*** Supplied material ***

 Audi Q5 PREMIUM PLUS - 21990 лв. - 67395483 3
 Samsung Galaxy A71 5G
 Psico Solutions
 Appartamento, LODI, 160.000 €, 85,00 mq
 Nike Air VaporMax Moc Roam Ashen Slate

*** End of Supplied material ***

Copy the rows above word for word.

▶ [Task response]:
 Audi Q5 PREMIUM PLUS - 21990 лв. - 67395483 3
 Samsung Galaxy A71 5G
 Psico Solutions
 Appartamento, LODI, 160.000 €, 85,00 mq
 Nike Air VaporMax Moc Roam Ashen Slate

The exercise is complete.